Noam Nisan and Shimon Schocken's The Elements of Computing Systems is a valiant attempt to return us to our roots. Its subtitle is "Building a Modern Computer from First Principles," and that's exactly what it does. The authors begin with Boolean logic; successive chapters cover logic gates, machine language, computer architecture, the design of a simple virtual machine and a high-level language to run on it, a bare-bones compiler, and finally a little operating system. At each stage, you are shown how to build part of the next layer, and then asked to build the rest. Exercises are done using a set of simulators and visualization tools that come with the book (which can also be downloaded from the authors' web site).
Does it work? I don't know. It certainly worked for who I am today, and I'd like to think my 19-year-old self would have been able to keep up, but I could be flattering myself. It's a lot of ground to cover: The exercises are not small, and students would have to assimilate several Very Big Ideas to get through them. I'd be interested in hearing from anyone who's used it, either as an instructor or as a student.
John P. Flynt and Omar Salem
Course Technology PTR, 2004; 904 pp.; $59.99; ISBN 1592001556
John Flynt and Omar Salem's Software Engineering for Game Developers is superficially a very different book, but as Terry Pratchett once wrote, where people stand is less important than which way they face. Gaming is one of the few sectors in which consumers demand the same level of quality from software that they do from hardware: With thousands of alternatives to choose from, they can and do treat programs that crash or lose data with the disdain they deserve. As a result, quality standards are often more stringent than they are in the commercial arena.
Between them, Flynt and Salem have spent more than 40 years building complex systems, and teaching others how to do so. They are firm believers in Big Design Up Front (BDUF): The second chapter of their book covers requirements analysis, while the third introduces UML. Later chapters discuss reuse, risk analysis, configuration management, testing, documentation, and all the other things that every successful project I've ever seen has relied on.
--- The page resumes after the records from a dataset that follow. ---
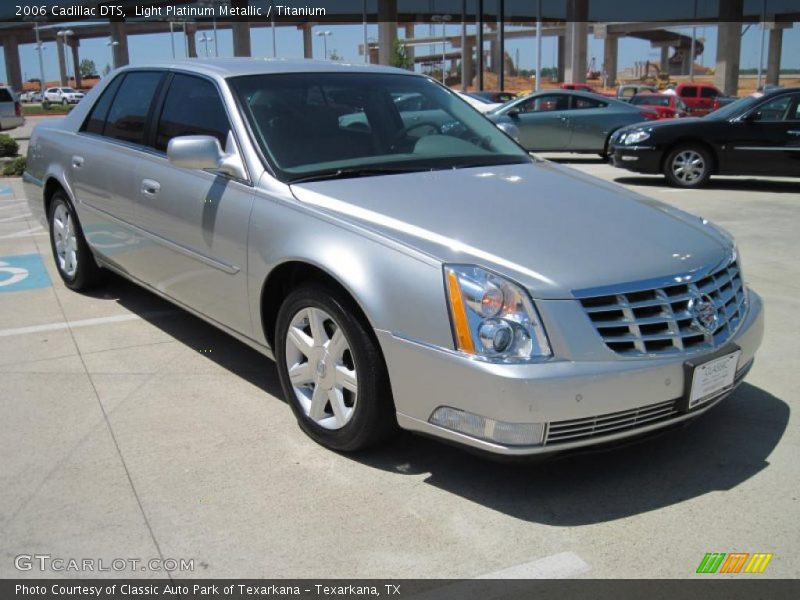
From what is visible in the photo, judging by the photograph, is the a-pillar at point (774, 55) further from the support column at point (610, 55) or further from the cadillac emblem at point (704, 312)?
the cadillac emblem at point (704, 312)

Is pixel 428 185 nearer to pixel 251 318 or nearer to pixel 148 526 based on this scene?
pixel 251 318

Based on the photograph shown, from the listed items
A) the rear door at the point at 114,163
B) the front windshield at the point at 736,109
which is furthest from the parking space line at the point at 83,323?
the front windshield at the point at 736,109

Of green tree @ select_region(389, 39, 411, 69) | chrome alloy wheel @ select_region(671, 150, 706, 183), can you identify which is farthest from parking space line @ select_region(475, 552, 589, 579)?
green tree @ select_region(389, 39, 411, 69)

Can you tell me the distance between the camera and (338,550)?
9.64ft

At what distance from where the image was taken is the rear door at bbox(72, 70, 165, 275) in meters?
5.05

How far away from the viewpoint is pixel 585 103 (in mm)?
16359

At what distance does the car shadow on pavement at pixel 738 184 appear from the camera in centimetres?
1220

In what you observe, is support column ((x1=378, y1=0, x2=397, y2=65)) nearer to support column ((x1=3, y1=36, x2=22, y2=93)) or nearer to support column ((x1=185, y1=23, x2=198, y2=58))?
support column ((x1=185, y1=23, x2=198, y2=58))

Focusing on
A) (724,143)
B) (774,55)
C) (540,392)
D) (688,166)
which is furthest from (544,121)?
(774,55)

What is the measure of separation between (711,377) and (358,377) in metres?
1.39

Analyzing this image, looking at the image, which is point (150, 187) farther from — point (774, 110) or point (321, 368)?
point (774, 110)

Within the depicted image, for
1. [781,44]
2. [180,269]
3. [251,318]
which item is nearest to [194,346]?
[180,269]

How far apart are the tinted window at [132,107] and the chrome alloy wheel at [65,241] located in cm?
94

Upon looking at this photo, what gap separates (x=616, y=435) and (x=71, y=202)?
437 centimetres
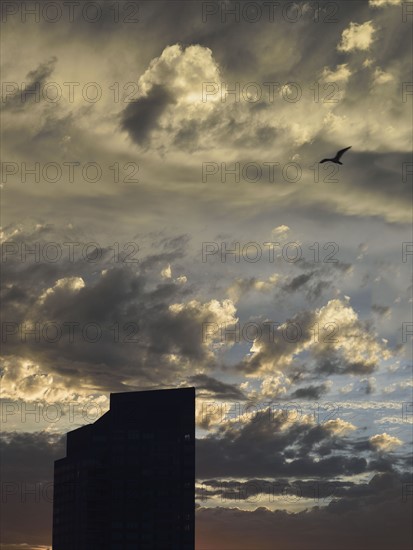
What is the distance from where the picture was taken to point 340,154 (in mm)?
137125
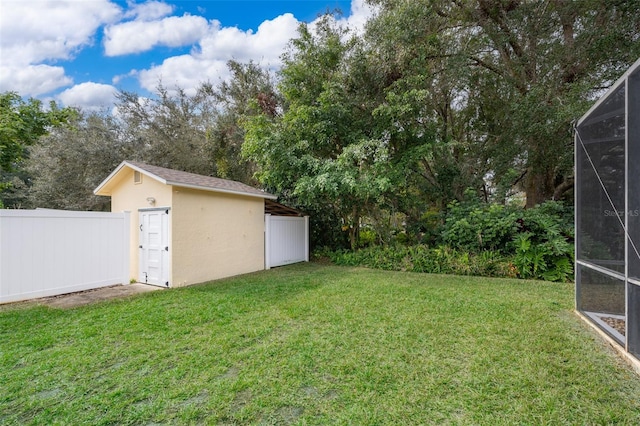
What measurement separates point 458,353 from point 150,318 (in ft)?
13.7

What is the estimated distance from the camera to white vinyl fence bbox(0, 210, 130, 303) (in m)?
4.85

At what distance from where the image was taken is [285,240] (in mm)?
9289

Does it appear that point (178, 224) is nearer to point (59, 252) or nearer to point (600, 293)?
point (59, 252)

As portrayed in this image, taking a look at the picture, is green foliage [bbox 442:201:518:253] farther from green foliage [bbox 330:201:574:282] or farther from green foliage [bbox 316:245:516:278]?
green foliage [bbox 316:245:516:278]

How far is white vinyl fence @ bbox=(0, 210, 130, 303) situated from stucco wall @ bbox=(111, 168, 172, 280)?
0.22 meters

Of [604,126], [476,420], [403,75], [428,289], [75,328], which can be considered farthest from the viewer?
[403,75]

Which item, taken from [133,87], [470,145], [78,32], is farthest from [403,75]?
[133,87]

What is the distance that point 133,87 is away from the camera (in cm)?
1391

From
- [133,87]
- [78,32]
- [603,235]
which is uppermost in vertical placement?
[133,87]

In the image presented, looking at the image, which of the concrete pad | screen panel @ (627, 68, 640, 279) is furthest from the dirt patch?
the concrete pad

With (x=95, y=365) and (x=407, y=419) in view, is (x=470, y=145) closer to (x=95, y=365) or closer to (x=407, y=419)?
(x=407, y=419)

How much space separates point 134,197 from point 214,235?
209 centimetres

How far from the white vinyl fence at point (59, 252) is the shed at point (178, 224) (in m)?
0.46

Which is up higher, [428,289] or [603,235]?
[603,235]
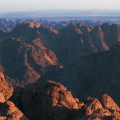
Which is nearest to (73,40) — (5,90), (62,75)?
(62,75)

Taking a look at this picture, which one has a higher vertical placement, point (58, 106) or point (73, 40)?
point (58, 106)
But "discuss" is the wrong word—"prescribe" would be better. This book is not a smorgasbord of compare and contrast. Its authors clearly believe there's a right way to get things built, and that your choices as a developer are adoption or failure. Practitioners of Extreme Programming and other forms of code-worship will disagree, but as Flynt and Salem point out, you have to know what the game's going to contain well in advance of its release to do the artwork, music, and marketing. "We'll make it up as we go along" simply isn't an option in gaming; with luck, and with books like this one, perhaps it will stop being common practice in the rest of the industry.